Basically I want to do this:

auto decode(T)(...)
{
   while(...)
   {
      T t = T.init; //I want this aligned to 64 bytes.
   }
}


Currently I am using:

align(64) struct Aligner(T)
{
   T value;
}

auto decode(T)(...)
{
   Aligner!T t = void;
   while(...)
   {
      t.value = T.init;
   }
}

But is there a less hacky way? From the documentation of align it seems i cannot use that for this kind of stuff.

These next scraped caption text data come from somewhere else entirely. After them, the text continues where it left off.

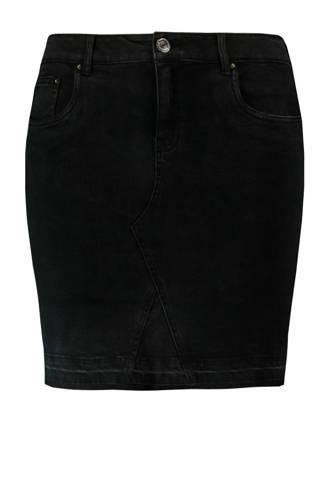 d622135f012203 Dames spijkerrokken bij wehkamp - Gratis bezorging vanaf 20.-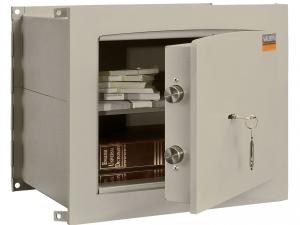 Встраиваемый сейф VALBERG AW-1 3329 купить на выгодных условиях в Пензе
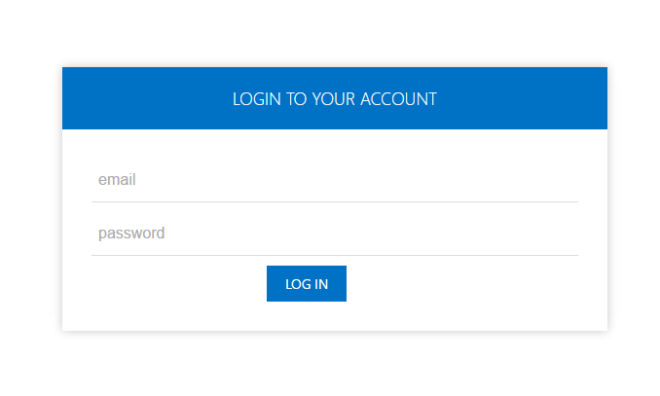 Create a new account, login into your account and start exploring Healthmail.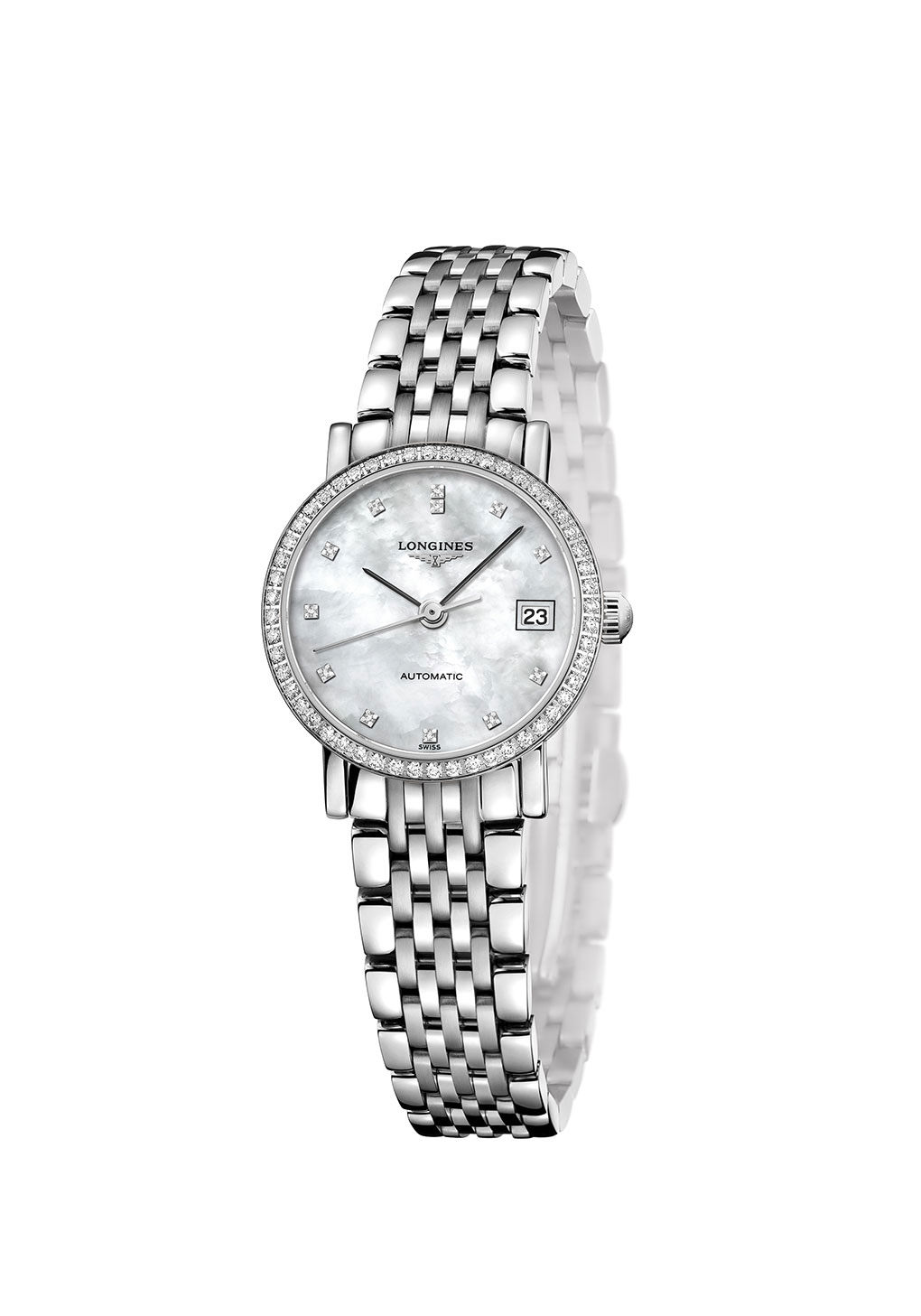 The Longines Elegant Collection A Definition Of Elegance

Also I don't want to have to use align(64) on my T struct type since for my usecase I am decoding arrays of T.

The reason that I want to do this in the first place is that if the variable is aligned i get about a 2.5x speedup (i don't really know why... found it by accident)

Note that there are two different alignments:
to control padding between instances on the stack (arrays)
         to control padding between members of a struct

align(64) //arrays
struct foo
{
      align(16) short baz; //between members
      align (1) float quux;
}

your 2.5x speedup is due to aligned vs. unaligned loads and stores which for SIMD type stuff has a really big effect. Basically misaligned stuff is really slow. IIRC there was a (blog/paper?) of someone on a uC spending a vast amount of time in ONE misaligned integer assignment causing traps and getting the kernel involved. Not quite as bad on x86 but still with doing.

As to a less jacky solution I'm not sure there is one.